Let's assume I have a Ruby array with arrays of time/value pairs, like:
[
# about 9:00 AM on consecutive days
[<DateTime: 2014-05-15T09:00:00Z>, 56],
[<DateTime: 2014-05-16T09:06:00Z>, 57],
# ... missing data for May 17th, 2014
# ... missing data for May 18th, 2014
[<DateTime: 2014-05-19T08:57:00Z>, 61],
# ...
]
Notice that (1) the values aren't collected at the same time each day, and (2) some of the values are missing.
I want to normalize the data by:
What's the right way to programmatically do that?
How do you want to interpolate? In your example [58, 59], [58, 60] and [59, 60] would be equally plausible.

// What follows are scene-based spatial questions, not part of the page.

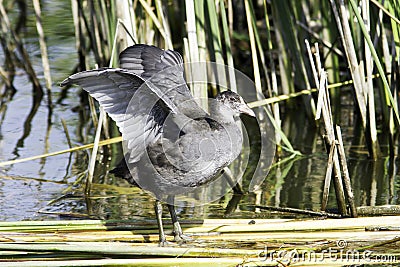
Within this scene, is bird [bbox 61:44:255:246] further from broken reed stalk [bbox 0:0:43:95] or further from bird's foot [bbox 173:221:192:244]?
broken reed stalk [bbox 0:0:43:95]

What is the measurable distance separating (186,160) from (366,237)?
94 centimetres

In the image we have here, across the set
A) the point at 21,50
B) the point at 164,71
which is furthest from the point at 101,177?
the point at 21,50

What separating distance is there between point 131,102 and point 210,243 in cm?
81

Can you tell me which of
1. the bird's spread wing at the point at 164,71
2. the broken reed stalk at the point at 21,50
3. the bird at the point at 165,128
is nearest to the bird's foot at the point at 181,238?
the bird at the point at 165,128

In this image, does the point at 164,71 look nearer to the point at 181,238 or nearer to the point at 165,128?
the point at 165,128

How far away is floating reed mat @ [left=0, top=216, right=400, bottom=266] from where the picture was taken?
3316 millimetres

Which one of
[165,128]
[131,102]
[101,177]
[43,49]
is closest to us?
[131,102]

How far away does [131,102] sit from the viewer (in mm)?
3324

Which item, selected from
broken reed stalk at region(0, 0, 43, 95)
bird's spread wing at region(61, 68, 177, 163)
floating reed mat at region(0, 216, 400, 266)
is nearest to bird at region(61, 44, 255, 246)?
bird's spread wing at region(61, 68, 177, 163)

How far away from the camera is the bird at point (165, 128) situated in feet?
11.0

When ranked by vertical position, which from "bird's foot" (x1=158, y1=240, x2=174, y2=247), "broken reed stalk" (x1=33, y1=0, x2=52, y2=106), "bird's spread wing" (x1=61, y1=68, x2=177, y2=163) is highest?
"broken reed stalk" (x1=33, y1=0, x2=52, y2=106)

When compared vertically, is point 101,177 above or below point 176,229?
above

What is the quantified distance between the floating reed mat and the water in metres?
0.42

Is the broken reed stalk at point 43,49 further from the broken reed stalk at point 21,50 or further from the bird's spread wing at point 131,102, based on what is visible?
the bird's spread wing at point 131,102
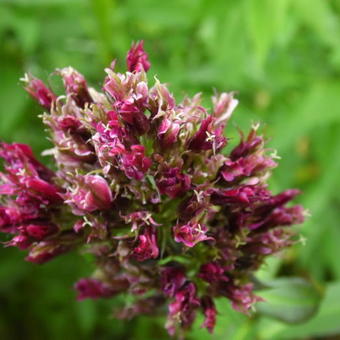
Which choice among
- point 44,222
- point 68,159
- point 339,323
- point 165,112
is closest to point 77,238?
point 44,222

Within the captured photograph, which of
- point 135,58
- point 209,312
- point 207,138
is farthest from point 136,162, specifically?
point 209,312

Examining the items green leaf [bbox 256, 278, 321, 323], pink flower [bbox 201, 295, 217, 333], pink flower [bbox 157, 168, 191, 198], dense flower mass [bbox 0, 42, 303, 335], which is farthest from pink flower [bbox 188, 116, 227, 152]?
green leaf [bbox 256, 278, 321, 323]

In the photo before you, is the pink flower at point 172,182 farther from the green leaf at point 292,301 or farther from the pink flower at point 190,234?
the green leaf at point 292,301

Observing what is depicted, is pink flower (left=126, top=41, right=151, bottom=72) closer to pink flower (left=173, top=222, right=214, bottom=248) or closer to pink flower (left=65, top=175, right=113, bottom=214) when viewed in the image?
pink flower (left=65, top=175, right=113, bottom=214)

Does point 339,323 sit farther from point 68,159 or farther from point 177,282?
point 68,159

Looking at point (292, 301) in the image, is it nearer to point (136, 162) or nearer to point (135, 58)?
point (136, 162)

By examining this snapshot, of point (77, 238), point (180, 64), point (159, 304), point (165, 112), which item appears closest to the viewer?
point (165, 112)
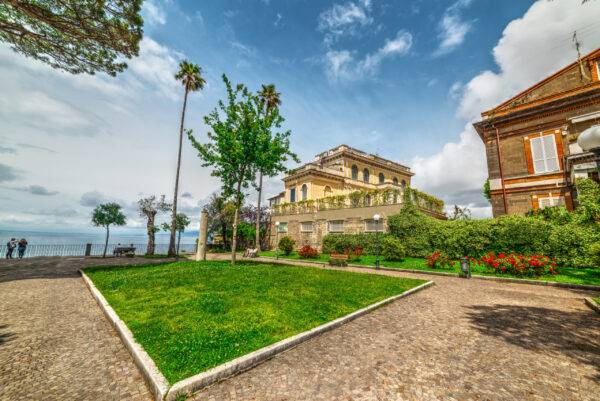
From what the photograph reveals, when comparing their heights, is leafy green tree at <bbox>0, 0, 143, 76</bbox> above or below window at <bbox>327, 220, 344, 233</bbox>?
above

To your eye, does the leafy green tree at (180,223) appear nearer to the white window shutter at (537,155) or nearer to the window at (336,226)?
the window at (336,226)

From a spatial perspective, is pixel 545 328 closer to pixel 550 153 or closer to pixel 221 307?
pixel 221 307

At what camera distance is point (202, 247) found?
17328 millimetres

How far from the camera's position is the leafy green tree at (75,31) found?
9500 mm

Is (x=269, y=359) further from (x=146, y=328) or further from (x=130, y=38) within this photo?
(x=130, y=38)

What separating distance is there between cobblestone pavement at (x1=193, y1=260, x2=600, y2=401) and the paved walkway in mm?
16

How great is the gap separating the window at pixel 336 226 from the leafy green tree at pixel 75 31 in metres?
19.3

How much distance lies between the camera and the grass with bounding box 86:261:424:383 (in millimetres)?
4012

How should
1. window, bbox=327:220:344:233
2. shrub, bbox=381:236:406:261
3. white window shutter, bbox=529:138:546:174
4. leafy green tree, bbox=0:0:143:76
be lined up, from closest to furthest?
leafy green tree, bbox=0:0:143:76 < shrub, bbox=381:236:406:261 < white window shutter, bbox=529:138:546:174 < window, bbox=327:220:344:233

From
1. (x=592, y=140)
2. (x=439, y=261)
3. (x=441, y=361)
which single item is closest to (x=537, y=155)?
(x=439, y=261)

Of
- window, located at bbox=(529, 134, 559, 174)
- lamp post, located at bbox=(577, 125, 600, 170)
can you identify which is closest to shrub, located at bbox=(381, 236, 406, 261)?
window, located at bbox=(529, 134, 559, 174)

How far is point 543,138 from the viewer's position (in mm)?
17094

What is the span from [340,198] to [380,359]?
20.3 m

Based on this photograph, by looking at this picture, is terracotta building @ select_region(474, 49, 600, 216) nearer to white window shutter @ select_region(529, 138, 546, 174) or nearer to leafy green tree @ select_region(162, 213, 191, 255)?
white window shutter @ select_region(529, 138, 546, 174)
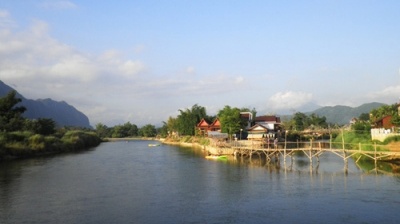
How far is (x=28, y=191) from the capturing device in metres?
26.0

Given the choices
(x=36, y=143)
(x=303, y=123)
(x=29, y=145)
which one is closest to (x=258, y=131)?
(x=36, y=143)

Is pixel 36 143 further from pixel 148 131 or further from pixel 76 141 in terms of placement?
pixel 148 131

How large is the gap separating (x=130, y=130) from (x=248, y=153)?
4289 inches

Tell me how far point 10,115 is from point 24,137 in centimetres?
874

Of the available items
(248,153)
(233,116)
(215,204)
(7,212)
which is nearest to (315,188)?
(215,204)

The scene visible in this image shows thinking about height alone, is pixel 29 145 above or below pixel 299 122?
below

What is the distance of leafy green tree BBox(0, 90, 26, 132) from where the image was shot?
57469 millimetres

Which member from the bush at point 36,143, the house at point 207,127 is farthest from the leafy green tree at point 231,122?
the bush at point 36,143

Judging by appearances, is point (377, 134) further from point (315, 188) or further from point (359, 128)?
point (359, 128)

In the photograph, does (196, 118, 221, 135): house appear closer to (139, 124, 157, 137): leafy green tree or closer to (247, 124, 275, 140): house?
(247, 124, 275, 140): house

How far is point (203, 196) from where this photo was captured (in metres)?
24.0


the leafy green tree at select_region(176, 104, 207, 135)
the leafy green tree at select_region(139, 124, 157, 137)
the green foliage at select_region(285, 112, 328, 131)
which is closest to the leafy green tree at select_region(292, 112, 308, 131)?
the green foliage at select_region(285, 112, 328, 131)

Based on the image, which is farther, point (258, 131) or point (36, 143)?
point (258, 131)

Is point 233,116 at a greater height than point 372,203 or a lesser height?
greater
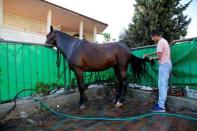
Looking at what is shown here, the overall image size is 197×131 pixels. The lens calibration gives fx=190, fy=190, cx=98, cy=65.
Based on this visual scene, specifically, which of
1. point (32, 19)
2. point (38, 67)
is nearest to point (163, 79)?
point (38, 67)

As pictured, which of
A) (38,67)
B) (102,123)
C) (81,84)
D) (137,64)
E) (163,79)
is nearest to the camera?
(102,123)

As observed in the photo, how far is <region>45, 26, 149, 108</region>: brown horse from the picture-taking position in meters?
4.88

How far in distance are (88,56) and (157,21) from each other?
1209cm

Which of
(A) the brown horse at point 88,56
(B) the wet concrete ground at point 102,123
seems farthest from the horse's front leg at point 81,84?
(B) the wet concrete ground at point 102,123

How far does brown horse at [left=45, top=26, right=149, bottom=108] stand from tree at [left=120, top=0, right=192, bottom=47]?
10486mm

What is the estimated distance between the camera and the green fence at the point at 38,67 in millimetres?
4141

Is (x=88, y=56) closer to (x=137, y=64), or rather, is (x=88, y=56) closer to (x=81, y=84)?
A: (x=81, y=84)

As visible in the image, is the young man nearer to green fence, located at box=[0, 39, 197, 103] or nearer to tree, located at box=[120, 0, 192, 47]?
green fence, located at box=[0, 39, 197, 103]

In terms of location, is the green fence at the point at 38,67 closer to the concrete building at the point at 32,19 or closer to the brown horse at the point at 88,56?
the brown horse at the point at 88,56

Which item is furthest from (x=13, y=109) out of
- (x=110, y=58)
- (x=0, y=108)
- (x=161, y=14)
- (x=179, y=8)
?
(x=179, y=8)

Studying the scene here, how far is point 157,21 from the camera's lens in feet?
50.6

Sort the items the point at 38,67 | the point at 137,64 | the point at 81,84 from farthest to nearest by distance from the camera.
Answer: the point at 137,64, the point at 81,84, the point at 38,67

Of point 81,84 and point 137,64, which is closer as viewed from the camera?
point 81,84

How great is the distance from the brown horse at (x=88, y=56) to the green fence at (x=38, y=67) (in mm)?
419
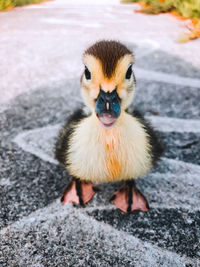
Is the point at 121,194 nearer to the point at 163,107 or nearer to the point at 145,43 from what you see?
the point at 163,107

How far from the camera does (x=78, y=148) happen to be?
1.36m

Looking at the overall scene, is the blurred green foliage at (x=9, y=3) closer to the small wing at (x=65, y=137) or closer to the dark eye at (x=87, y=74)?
the small wing at (x=65, y=137)

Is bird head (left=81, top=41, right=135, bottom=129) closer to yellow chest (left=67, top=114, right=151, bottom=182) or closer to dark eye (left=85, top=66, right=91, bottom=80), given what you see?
dark eye (left=85, top=66, right=91, bottom=80)

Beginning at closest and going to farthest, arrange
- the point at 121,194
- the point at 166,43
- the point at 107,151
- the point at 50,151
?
1. the point at 107,151
2. the point at 121,194
3. the point at 50,151
4. the point at 166,43

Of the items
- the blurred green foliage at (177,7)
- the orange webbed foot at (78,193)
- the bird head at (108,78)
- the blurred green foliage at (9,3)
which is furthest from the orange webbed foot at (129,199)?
the blurred green foliage at (177,7)

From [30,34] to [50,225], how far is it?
365cm

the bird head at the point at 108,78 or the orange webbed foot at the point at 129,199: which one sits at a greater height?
the bird head at the point at 108,78

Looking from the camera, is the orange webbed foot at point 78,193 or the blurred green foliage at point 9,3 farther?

The expected value will depend on the interpolation strategy that gets used (e.g., linear, quadratic, etc.), so I can't provide an exact answer.
I'm willing to accept any interpolation strategy that predicts the original, actual data points with minimal error (e.g. < 0.1%). I'm willing to accept any normalization strategy that results in the timeseries observations being equally spaced.
You could use spline interpolation. Here's an example using the Spliner gem:
require 'date'
require 'spliner'
arr = [
[DateTime.new(2014,5,15,9), 56],
[DateTime.new(2014,5,16,9,6), 57],
[DateTime.new(2014,5,19,8,57), 61]
]
spline = Spliner::Spliner.new(arr.to_h, extrapolate: '10%')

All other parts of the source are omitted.